The Heritage Action scorecards have become a proxy test of conservatism in recent years, and many Republican members worry which way -- or whether -- Heritage will score a particular vote.

Ryan, who called himself a “Jack Kemp, Ronald Reagan conservative,” said the GOP movement could no longer demand things that are unrealistic, specifically name-checking a repeal of Obamacare while President Barack Obama was still in office. “All it does is depress our base and in turn help Democrats stay in the White House,” he said. “We can’t do that anymore. It won’t work.”

The Wisconsin Republican suggested that establishing those sorts of expectations were setting the GOP up for failure, whereas he wants to exceed expectations and help Republicans be successful.

Ryan’s plan to achieve that success is to unite the GOP behind a common vision. He went on to once again lay out his five-point agenda: national security; jobs and economic growth; health care and entitlement reform; poverty and opportunity; and restoring the Constitution.

(Ryan said that last piece was “so critical to all the others,” as the conservative Heritage crowd nodded their heads and greeted the platitude with plenty of mmm’s.)

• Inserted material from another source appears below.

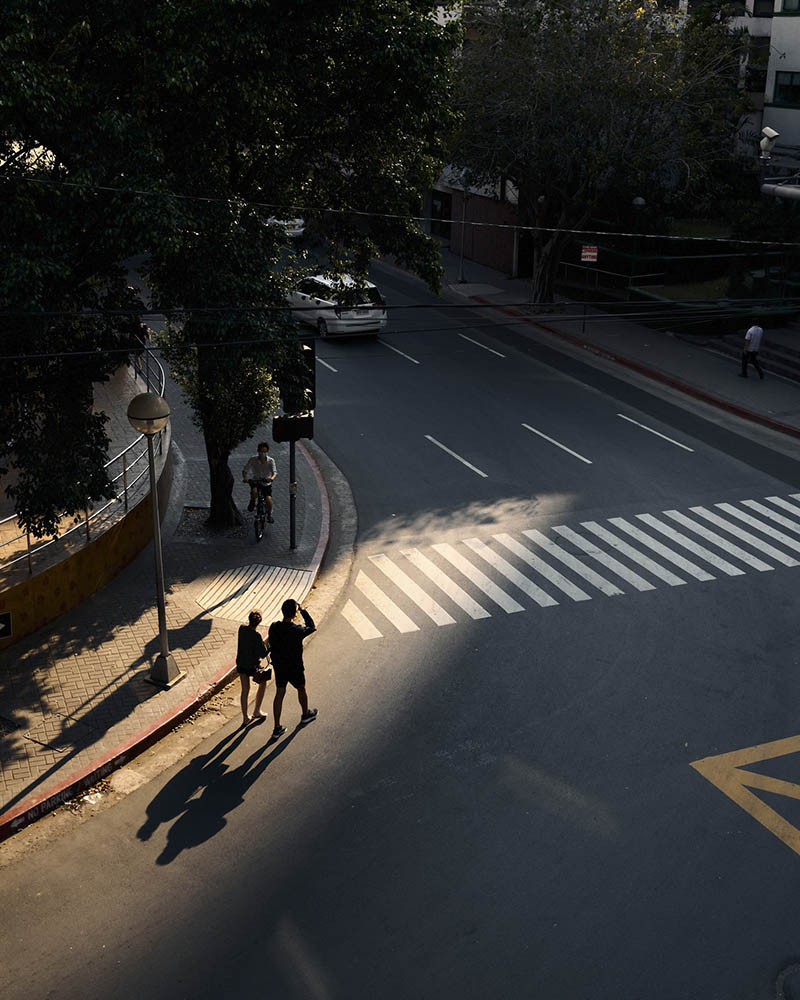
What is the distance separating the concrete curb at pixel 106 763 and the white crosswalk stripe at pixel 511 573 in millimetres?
4972

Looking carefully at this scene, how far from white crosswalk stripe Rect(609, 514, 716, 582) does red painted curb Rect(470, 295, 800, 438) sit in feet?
19.0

During a brief question-and-answer period, Ryan called Obamacare “nothing more than basically a proxy and a plan to get to government-run health care,” and he said Republicans have to show voters -- “We owe you!” -- an Obamacare replacement. It’s been an open question whether Republicans would actually produce a health care replacement bill -- one that could be scored by the Congressional Budget Office and voted on by vulnerable Republicans in Congress -- and Ryan has been cagey on those details.

An audience member also asked Ryan what his deadline was for passing appropriations bills, and whether he would replace any chairman who didn’t meet that deadline, a question that was met with laughter and applause. Once everyone calmed down, Ryan said the actual deadline is Sept. 30, the end of the fiscal year, but he wanted to get them done before July.

Again, though, if Republicans can’t adopt a budget, they might find themselves doing zero appropriations bills. And then Republicans might be asking themselves who set the unrealistic expectations.